Health Minister Yolanda Awel, meeting with President Salva Kiir on Monday, confirmed that suspected cases have been identified and isolated near the country’s border with Uganda, according to a government statement. Some media reports say one of the unconfirmed cases, that of a man in Kajokeji County, has already died.
Lab samples from five cases, all arising from the three Equatoria provinces, have been sent to South Africa for testing. “The health minister revealed that her ministry is well prepared and working hard to prevent the Ebola outbreak in South Sudan,” the statement said.
Managing an Ebola outbreak in the fragile state may prove difficult, and World Health Organization officials are assisting with the response even as they work to contain a growing outbreak in Uganda.

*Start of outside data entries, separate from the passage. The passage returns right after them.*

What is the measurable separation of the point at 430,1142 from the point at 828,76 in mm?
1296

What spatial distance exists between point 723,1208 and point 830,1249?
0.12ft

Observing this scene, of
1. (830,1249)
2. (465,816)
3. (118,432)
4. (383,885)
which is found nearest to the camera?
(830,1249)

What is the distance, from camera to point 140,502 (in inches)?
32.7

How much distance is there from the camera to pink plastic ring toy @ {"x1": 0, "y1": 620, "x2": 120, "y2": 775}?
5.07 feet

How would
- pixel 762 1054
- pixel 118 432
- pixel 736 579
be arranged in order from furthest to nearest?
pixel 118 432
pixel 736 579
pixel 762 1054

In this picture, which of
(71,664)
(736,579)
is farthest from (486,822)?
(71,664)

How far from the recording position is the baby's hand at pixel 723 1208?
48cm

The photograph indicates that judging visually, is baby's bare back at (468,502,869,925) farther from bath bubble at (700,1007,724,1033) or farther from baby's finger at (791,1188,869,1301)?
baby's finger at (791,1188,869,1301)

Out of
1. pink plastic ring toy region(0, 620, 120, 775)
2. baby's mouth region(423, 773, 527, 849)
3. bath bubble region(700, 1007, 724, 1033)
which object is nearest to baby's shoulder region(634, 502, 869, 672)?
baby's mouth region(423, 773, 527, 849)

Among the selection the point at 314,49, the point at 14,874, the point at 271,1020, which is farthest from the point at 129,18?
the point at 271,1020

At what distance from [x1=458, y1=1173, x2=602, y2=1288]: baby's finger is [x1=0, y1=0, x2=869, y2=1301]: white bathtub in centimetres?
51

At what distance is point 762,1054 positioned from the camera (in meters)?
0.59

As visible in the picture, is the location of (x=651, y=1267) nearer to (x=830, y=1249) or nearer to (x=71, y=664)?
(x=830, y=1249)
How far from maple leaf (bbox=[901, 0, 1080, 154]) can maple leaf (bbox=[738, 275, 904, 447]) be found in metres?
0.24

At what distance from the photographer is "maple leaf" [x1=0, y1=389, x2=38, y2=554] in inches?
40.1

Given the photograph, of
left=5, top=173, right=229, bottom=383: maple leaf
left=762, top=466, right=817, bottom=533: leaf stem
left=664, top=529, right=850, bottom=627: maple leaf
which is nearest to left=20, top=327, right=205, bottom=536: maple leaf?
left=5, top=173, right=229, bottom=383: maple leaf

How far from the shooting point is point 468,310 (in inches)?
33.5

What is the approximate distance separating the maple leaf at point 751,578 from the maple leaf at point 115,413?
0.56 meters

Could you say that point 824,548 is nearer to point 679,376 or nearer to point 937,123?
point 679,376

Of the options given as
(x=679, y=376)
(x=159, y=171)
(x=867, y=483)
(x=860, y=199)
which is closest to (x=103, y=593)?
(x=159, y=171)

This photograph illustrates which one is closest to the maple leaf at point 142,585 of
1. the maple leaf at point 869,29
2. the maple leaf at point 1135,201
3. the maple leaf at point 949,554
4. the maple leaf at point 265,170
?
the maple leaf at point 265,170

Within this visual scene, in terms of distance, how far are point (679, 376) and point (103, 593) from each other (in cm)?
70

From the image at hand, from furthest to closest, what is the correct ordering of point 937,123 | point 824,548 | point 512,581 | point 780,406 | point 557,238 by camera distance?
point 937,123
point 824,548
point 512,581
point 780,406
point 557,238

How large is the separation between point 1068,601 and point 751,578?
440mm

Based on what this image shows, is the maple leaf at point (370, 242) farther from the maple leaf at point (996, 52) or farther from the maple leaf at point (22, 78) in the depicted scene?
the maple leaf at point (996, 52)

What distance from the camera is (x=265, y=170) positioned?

The emergency director for WHO’s African region, Dr. Abdou Selam, was in Mubende at the weekend to discuss Ebola interventions at the center of the new outbreak. Uganda has confirmed 43 cases as of Sunday, with nine fatalities, but that’s an adjusted total apparently due to changes in case reporting.
The Ebola-Sudan strain of the virus emerged last month in Uganda for the first time since 2012, with workers at a local gold mine appearing to be at the center of the outbreak. WHO warned of the risk of international spread because of the mobility of these workers and “active cross-border population movement.”
WHO cautions that although the Ervebo vaccine has proven effective against recent outbreaks of the Zaire strain of the virus, it’s not expected to protect against the Sudan strain. A second, two-dose Ebola vaccine may work but has not been tested.